* _ABOUT THIS TASK_
Look below and pull out each line with the word "Zealand".

* _Dataset entries_
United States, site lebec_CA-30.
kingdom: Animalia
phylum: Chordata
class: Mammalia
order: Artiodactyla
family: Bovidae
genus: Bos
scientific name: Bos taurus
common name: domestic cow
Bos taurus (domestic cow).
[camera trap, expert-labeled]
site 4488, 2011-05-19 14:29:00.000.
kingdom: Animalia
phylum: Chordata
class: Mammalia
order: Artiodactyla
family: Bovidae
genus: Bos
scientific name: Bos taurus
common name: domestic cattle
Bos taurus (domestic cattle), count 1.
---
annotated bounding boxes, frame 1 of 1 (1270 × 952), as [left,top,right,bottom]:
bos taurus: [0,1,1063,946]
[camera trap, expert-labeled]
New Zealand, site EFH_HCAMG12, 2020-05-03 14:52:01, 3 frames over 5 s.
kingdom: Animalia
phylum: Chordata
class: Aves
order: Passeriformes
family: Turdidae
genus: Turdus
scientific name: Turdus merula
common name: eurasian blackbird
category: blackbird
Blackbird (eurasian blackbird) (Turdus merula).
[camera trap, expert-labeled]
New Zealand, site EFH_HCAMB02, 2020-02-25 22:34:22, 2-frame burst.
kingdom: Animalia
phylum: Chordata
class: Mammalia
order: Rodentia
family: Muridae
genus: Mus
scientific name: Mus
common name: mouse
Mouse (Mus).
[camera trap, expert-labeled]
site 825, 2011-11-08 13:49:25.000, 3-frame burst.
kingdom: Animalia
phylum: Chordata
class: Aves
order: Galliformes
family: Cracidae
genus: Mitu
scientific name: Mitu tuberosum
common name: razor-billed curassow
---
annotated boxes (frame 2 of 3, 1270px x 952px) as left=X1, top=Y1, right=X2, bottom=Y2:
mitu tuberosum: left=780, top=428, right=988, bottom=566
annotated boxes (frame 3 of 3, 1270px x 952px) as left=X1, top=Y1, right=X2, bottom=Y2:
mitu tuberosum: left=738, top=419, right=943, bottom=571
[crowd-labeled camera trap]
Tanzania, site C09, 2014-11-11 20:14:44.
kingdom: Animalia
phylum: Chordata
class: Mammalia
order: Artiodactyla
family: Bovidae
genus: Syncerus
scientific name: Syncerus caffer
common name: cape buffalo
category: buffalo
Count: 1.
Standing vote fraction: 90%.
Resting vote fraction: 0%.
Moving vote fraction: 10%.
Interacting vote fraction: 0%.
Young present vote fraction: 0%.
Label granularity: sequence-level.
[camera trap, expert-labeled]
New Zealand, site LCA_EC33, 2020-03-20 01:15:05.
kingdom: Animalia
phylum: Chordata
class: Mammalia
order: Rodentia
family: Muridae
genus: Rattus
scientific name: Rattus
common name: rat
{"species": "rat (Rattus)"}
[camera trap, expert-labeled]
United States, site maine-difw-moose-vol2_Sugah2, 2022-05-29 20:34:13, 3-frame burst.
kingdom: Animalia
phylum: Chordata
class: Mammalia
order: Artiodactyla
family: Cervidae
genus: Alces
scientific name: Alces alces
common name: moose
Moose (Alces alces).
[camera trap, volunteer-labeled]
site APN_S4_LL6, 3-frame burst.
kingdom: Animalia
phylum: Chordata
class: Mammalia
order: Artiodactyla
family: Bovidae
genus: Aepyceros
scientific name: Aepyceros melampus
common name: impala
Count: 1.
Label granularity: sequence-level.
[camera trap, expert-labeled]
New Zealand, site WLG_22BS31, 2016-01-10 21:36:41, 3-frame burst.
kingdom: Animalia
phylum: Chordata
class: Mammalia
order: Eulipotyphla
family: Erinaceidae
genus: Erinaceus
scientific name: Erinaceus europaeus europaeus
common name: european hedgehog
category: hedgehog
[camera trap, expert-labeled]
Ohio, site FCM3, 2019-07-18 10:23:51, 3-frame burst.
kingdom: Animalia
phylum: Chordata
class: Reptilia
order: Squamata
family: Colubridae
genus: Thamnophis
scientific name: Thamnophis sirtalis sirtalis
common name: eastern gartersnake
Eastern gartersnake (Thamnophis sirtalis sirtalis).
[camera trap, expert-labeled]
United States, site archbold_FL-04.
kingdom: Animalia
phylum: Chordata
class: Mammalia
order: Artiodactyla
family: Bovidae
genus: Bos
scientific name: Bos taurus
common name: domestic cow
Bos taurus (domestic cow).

* _SOLVED PROBLEM_
New Zealand, site EFH_HCAMG12, 2020-05-03 14:52:01, 3 frames over 5 s.
New Zealand, site EFH_HCAMB02, 2020-02-25 22:34:22, 2-frame burst.
New Zealand, site LCA_EC33, 2020-03-20 01:15:05.
New Zealand, site WLG_22BS31, 2016-01-10 21:36:41, 3-frame burst.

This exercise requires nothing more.